Her words set off a pang in my chest. Normal. I’d never had normal, and I’d envied all the normal people around me for so many years that I wasn’t sure I even knew what normal looked like anymore.

“I know that feeling. I didn’t exactly have a normal childhood.” I brushed a hand through Esra’s hair, tracing circles across her back with the other. “My mom was very sick while I was growing up. She had an aggressive form of MS. Horseback riding was good for her though. Even when she couldn’t walk anymore and needed help into the saddle, she could still ride on her own. Staying active like that helped with all the other symptoms. It gave me a few more years with her. It was also the only way I could cope. At home, I helped with taking care of her a lot, and in school, I was always the boy with the dying mother. None of that mattered when I was with the horses. That’s what I want to offer here. Physical and emotional support that includes care-givers.”

Esra slipped her hand around her back to where mine was still tracing invisible patterns over her spine.

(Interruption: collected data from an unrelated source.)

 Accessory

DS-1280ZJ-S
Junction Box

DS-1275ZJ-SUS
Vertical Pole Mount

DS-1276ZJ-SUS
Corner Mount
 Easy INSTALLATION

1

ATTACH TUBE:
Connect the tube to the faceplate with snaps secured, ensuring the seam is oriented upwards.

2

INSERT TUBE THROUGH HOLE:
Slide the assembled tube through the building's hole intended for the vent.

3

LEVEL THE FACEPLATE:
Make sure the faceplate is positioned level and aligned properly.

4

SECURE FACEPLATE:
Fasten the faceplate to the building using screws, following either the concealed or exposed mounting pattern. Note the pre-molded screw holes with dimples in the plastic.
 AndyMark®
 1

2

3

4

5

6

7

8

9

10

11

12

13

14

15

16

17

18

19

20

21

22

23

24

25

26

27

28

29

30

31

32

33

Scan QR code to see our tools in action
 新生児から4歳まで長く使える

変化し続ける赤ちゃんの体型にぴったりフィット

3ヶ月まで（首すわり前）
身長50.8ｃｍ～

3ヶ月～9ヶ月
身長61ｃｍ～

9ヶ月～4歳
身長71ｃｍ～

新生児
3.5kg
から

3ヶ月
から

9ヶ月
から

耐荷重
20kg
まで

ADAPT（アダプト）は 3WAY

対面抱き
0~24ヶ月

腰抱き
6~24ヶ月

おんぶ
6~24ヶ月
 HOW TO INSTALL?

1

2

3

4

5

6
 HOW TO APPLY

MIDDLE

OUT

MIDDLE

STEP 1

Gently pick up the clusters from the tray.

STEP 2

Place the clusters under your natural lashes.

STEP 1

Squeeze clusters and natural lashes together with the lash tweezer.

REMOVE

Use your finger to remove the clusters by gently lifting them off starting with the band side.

Her fingers folded around mine and offered a gentle squeeze.

“What about your dad?”

“He wasn’t much of a dad, even less so after my mom died. If you want, I’ll tell you about him some other time,” I said and actually meant it.

The seriousness of the moment was ruptured when her stomach growled loudly enough to compete with the thunder overhead.

“Ohmygod.” Esra laughed and shook her head, pushing back just enough to blink up at me. “I can’t believe I’m saying this, but I could really use one of your carrot sticks right about now.”

“Make yourself at home,” I said and nodded toward the sofa. “I’ll grab the bags.”

When I came back from the kitchen with the saddle bags and a fresh cup of tea, Esra had pulled the throw blanket from the sofa and spread it out on the floor. She arranged the cushions around it to face the fireplace, creating something resembling half a nest.

“We can have a picnic.” She beamed. “That feels less depressing than eating veggies on the sofa while waiting for the rain to stop.”

“My veggies aren’t depressing. They’re healthy.”

“Those aren’t mutually exclusive attributes, Noah.” She rolled her eyes at me.